* [Esercizio da svolgere] Trasforma in un elenco puntato il paragrafo del testo sulla Ru486 a Bari che comincia con «Sarà Bari, la città capofila», conservandone i fatti principali.

Sarà Bari, la città capofila della Ru486. Nella Puglia del record di aborti (318 su 1.000 nati, contro i 241 della media nazionale), là dove la corsa all’interruzione di gravidanza vede come protagoniste soprattutto le minorenni e dove appena l’11% delle donne si rivolge a un consultorio prima della decisione di rinunciare al proprio bambino, già la prossima settimana arriveranno le prime confezioni del farmaco. Ci sarebbe già una lista di donne pronte a farne uso: dieci, sembra, che hanno già inoltrato richiesta alla prima Clinica Ostetrica del Policlinico. A dire che i timori più volte espressi circa la possibilità che il farmaco favorisse la pratica dell’aborto – se non addirittura la incrementasse – non erano infondati.
Chi non rimane stupito, della notizia, sono soprattutto i ginecologi della città, che raccontano di un clima di confusione abbastanza diffuso, in cui da una parte spiccano alcuni medici desiderosi di "protagonismo" (pronti a promettere il prima possibile la pillola per dar lustro e visibilità alle proprie strutture ospedaliere), dall’altra i molti preoccupati per le modalità dell’impiego del farmaco: «Si teme che per evitare il ricovero le donne possano utilizzare la "scappatoia" delle dimissioni volontarie – spiega il direttore del Dipartimento materno-infantile dell’ospedale di Venere di Bari, Filippo Boscia –. In quel caso chi risponderà, nel caso di complicazioni post-abortive, saranno gli stessi medici che hanno prescritto il farmaco».

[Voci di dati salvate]
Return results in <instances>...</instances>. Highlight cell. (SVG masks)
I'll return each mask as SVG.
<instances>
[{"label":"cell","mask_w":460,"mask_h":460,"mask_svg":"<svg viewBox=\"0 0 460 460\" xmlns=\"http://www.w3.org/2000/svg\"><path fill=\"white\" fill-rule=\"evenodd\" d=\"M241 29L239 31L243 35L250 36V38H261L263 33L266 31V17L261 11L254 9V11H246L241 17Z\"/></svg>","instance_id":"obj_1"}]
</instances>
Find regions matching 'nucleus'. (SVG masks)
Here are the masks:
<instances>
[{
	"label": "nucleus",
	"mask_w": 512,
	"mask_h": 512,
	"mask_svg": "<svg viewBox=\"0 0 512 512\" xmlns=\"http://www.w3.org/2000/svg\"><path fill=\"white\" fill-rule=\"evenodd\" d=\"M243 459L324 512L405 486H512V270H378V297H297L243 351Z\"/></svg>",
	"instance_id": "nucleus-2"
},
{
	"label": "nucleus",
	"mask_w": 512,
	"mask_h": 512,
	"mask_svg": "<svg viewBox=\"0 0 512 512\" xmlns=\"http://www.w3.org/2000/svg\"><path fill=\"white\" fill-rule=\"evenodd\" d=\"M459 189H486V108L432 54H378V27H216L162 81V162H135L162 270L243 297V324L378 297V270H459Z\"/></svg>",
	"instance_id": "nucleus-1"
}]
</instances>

* [Soluzione dell'esercizio]
- Bari sarà la città capofila della Ru486.
- La Puglia detiene il record di aborti: 318 ogni 1.000 nati, contro i 241 della media nazionale.
- Nella regione a interrompere la gravidanza sono soprattutto le minorenni.
- Solo l'11% delle donne si rivolge a un consultorio prima di decidere.
- Le prime confezioni del farmaco arriveranno già la settimana successiva.
- Ci sarebbe già una lista di donne pronte a usarlo: sembra siano dieci, e hanno già inoltrato richiesta alla prima Clinica Ostetrica del Policlinico.
- Secondo il testo, questo dimostra che non erano infondati i timori che il farmaco favorisse o addirittura incrementasse la pratica dell'aborto.